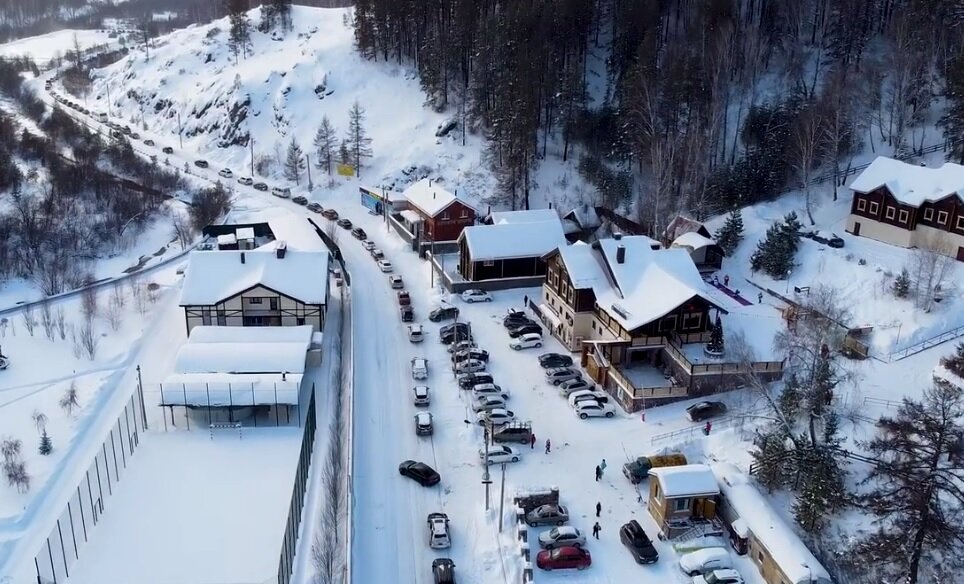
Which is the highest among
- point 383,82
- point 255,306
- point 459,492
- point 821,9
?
point 821,9

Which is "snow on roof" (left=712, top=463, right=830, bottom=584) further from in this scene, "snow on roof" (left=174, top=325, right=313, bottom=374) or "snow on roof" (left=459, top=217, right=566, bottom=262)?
"snow on roof" (left=459, top=217, right=566, bottom=262)

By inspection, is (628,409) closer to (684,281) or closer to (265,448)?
(684,281)

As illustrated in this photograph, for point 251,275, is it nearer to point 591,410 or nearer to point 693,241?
point 591,410

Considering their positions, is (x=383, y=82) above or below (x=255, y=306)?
above

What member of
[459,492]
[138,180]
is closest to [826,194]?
[459,492]

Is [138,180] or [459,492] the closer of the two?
[459,492]

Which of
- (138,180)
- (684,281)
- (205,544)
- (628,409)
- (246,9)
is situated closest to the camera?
(205,544)

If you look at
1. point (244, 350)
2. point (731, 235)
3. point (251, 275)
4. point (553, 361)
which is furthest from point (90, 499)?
point (731, 235)
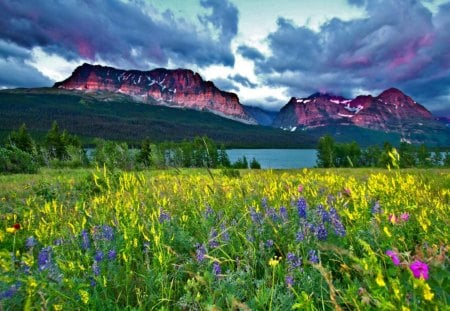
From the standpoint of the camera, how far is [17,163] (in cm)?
1777

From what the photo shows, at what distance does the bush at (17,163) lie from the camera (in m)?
17.3

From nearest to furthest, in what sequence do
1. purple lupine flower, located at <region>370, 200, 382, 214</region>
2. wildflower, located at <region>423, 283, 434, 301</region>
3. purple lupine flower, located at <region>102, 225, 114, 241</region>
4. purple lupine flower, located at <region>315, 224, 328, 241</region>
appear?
wildflower, located at <region>423, 283, 434, 301</region> → purple lupine flower, located at <region>315, 224, 328, 241</region> → purple lupine flower, located at <region>102, 225, 114, 241</region> → purple lupine flower, located at <region>370, 200, 382, 214</region>

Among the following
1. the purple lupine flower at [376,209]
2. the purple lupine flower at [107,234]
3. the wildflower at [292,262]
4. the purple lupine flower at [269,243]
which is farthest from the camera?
the purple lupine flower at [376,209]

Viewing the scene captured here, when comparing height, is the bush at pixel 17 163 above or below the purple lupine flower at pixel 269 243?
below

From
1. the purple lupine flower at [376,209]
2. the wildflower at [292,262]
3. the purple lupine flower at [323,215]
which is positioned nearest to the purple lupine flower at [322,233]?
the purple lupine flower at [323,215]

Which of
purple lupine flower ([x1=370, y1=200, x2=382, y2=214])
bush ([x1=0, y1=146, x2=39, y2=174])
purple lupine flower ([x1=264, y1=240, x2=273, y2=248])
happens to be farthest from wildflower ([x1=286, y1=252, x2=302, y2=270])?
bush ([x1=0, y1=146, x2=39, y2=174])

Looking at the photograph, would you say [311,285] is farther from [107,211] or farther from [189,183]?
[189,183]

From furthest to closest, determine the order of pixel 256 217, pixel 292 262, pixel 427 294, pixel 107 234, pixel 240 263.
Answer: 1. pixel 256 217
2. pixel 107 234
3. pixel 240 263
4. pixel 292 262
5. pixel 427 294

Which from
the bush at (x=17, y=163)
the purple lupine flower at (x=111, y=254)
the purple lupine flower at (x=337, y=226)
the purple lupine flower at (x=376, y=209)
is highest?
the purple lupine flower at (x=376, y=209)

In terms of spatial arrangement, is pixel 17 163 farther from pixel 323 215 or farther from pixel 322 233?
pixel 322 233

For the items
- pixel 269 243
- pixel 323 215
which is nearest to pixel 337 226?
pixel 323 215

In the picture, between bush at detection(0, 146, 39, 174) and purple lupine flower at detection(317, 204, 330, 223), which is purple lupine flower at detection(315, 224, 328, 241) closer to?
purple lupine flower at detection(317, 204, 330, 223)

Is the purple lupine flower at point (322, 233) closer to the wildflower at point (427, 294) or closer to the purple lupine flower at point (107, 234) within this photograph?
the wildflower at point (427, 294)

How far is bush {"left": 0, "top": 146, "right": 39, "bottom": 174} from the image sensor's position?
1731 cm
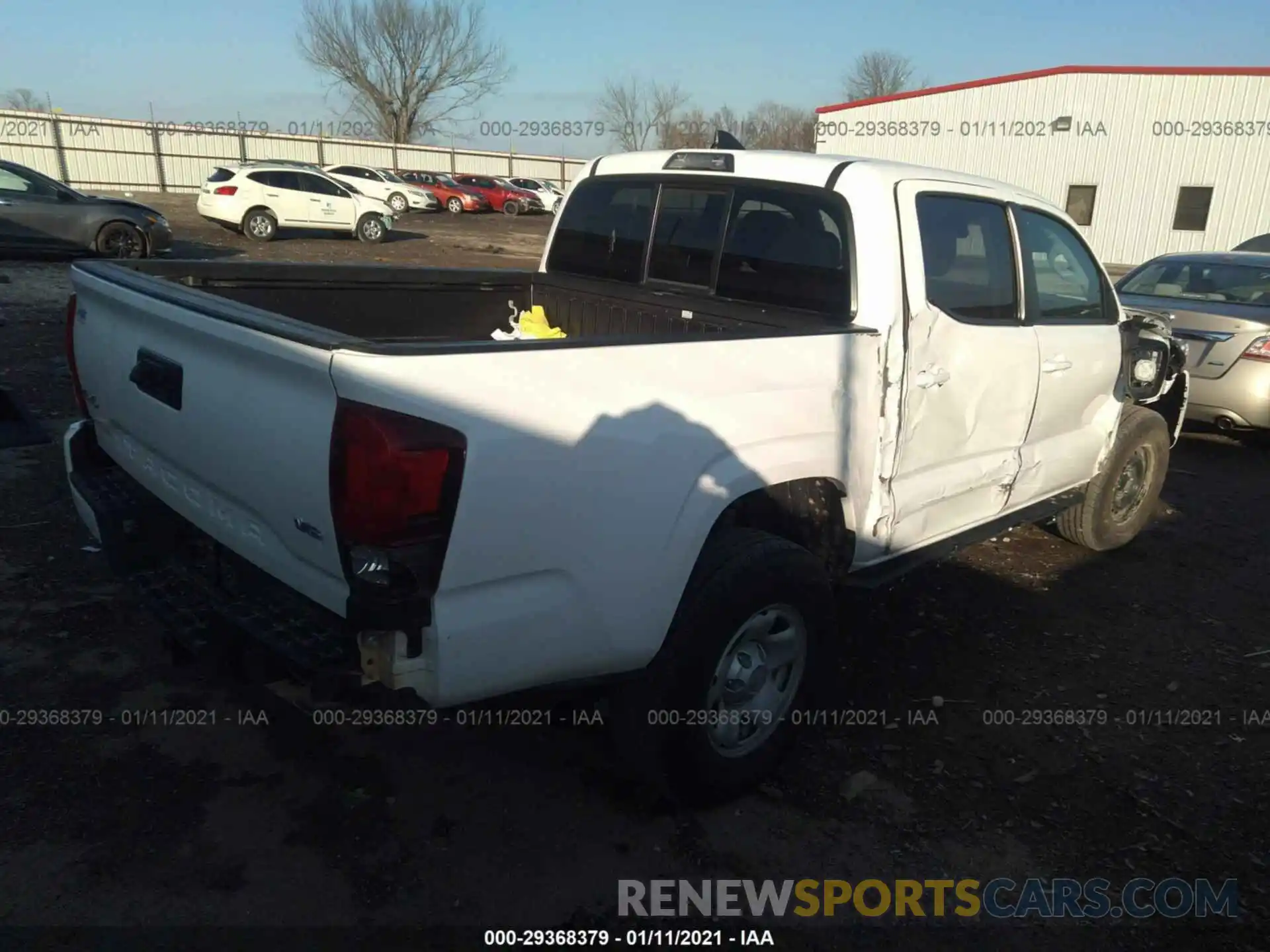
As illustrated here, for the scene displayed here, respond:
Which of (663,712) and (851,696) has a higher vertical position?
(663,712)

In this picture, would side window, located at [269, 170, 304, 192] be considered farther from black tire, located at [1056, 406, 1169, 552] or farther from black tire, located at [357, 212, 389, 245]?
black tire, located at [1056, 406, 1169, 552]

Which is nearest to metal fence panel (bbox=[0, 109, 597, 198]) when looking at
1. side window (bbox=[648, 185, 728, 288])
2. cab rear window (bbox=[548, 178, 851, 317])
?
cab rear window (bbox=[548, 178, 851, 317])

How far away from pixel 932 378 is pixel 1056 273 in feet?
4.67

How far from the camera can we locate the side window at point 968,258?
11.7ft

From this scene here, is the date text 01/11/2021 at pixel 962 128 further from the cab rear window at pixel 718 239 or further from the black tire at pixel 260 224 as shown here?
the cab rear window at pixel 718 239

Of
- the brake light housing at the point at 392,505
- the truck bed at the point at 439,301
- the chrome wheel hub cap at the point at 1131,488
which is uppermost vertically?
the truck bed at the point at 439,301

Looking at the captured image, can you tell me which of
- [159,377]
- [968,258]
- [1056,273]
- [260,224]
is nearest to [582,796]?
[159,377]

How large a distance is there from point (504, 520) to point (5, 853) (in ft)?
6.02

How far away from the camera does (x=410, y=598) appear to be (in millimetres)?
2152

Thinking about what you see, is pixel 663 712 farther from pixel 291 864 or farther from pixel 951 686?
pixel 951 686

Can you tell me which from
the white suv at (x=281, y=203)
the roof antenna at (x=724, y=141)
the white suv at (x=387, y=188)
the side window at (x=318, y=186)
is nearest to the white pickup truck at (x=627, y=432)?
the roof antenna at (x=724, y=141)

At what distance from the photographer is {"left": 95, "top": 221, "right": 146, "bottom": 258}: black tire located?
1486cm

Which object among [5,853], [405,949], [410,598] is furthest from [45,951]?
[410,598]

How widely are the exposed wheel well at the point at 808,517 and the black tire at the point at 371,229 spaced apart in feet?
71.8
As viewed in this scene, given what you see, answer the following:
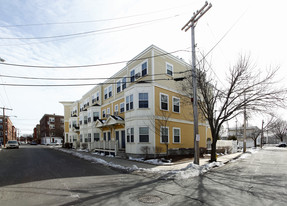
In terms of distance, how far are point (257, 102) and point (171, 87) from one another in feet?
27.4

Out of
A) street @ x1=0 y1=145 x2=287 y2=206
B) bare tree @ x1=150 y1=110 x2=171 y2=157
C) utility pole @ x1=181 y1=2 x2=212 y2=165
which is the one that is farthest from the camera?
bare tree @ x1=150 y1=110 x2=171 y2=157

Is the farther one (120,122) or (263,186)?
(120,122)

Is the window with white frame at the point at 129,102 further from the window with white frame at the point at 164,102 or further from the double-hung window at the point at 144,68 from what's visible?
the window with white frame at the point at 164,102

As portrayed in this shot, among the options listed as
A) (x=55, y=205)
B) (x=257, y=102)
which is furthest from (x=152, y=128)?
(x=55, y=205)

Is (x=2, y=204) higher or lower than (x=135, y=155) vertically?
higher

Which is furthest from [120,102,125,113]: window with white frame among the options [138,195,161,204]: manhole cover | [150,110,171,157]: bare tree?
[138,195,161,204]: manhole cover

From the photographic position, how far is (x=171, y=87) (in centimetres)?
2042

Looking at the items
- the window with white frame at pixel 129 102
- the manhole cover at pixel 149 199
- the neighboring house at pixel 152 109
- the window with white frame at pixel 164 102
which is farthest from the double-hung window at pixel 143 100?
the manhole cover at pixel 149 199

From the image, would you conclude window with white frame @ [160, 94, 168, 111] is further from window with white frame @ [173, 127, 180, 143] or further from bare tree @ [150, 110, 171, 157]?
window with white frame @ [173, 127, 180, 143]

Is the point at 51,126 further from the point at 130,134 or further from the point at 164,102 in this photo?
the point at 164,102

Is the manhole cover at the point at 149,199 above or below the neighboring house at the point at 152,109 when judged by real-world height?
below

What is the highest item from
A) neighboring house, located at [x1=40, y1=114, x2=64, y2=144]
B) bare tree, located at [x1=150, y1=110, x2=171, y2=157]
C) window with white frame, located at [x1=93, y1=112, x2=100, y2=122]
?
window with white frame, located at [x1=93, y1=112, x2=100, y2=122]

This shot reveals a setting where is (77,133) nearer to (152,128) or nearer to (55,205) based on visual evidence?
(152,128)

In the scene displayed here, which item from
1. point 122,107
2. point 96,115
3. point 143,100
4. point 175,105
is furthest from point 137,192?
point 96,115
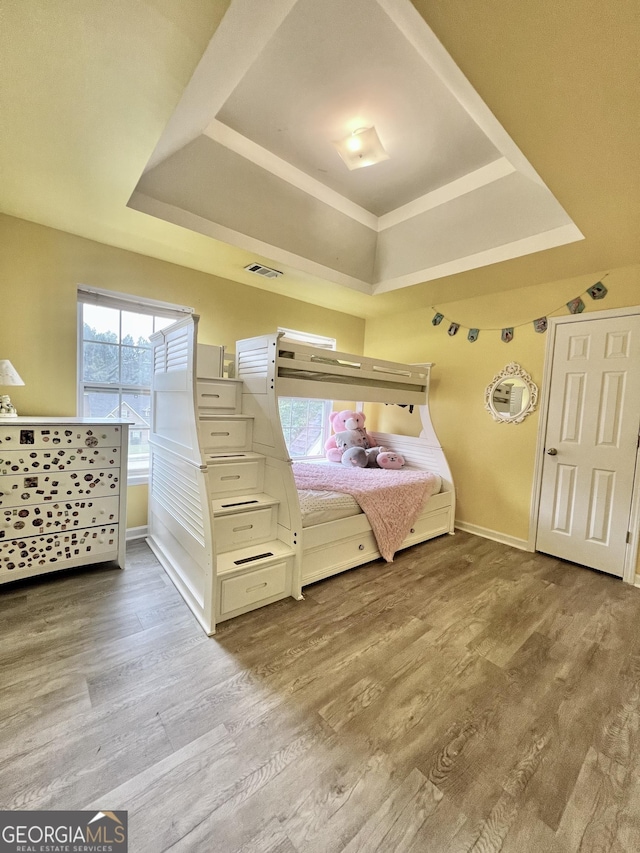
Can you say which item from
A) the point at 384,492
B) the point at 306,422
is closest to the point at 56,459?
the point at 384,492

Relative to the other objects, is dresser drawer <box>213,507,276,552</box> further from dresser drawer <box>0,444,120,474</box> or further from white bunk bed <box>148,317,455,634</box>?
dresser drawer <box>0,444,120,474</box>

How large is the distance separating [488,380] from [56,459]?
3637 mm

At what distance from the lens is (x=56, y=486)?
7.10ft

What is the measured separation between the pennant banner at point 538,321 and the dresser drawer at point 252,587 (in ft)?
9.34

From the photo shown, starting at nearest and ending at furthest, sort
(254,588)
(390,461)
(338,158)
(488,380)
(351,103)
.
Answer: (351,103) → (254,588) → (338,158) → (488,380) → (390,461)

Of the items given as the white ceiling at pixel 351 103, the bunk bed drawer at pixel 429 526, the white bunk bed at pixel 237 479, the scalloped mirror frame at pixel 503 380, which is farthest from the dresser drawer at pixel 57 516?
the scalloped mirror frame at pixel 503 380

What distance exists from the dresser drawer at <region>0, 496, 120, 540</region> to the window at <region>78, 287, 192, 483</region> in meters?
0.53

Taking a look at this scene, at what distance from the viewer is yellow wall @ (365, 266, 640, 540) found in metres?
2.94

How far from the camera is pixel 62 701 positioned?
1372 mm

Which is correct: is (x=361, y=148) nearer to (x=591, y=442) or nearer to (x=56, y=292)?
(x=56, y=292)

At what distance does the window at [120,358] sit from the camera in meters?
2.66

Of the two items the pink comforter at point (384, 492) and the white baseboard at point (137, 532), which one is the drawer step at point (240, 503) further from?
the white baseboard at point (137, 532)

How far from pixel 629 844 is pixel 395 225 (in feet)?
11.8

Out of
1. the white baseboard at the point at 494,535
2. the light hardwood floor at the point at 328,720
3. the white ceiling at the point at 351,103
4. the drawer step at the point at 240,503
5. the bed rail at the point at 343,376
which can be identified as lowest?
the light hardwood floor at the point at 328,720
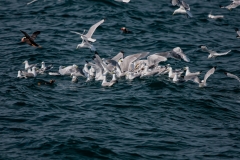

## AIM OF THE TASK
Can you arrange the lines from the one containing "At what distance from the lens" up to and including the one containing "Answer: (351,103) →" as a Markdown table with the columns Row and Line, numbering each line and leaving out blank lines?

## THE RESPONSE
| Row | Line |
|---|---|
| 1 | At what distance from the lens is (x=56, y=486)? |
| 2 | 7.10ft |
| 3 | What is the measured separation between the pennant banner at point 538,321 and the dresser drawer at point 252,587 (in ft)? |
| 4 | 9.34 |
| 5 | From the photo shown, starting at nearest and ending at furthest, sort |
| 6 | (254,588) |
| 7 | (390,461) |
| 8 | (338,158) |
| 9 | (488,380) |
| 10 | (351,103) |
| 11 | . |
| 12 | Answer: (351,103) → (254,588) → (338,158) → (488,380) → (390,461) |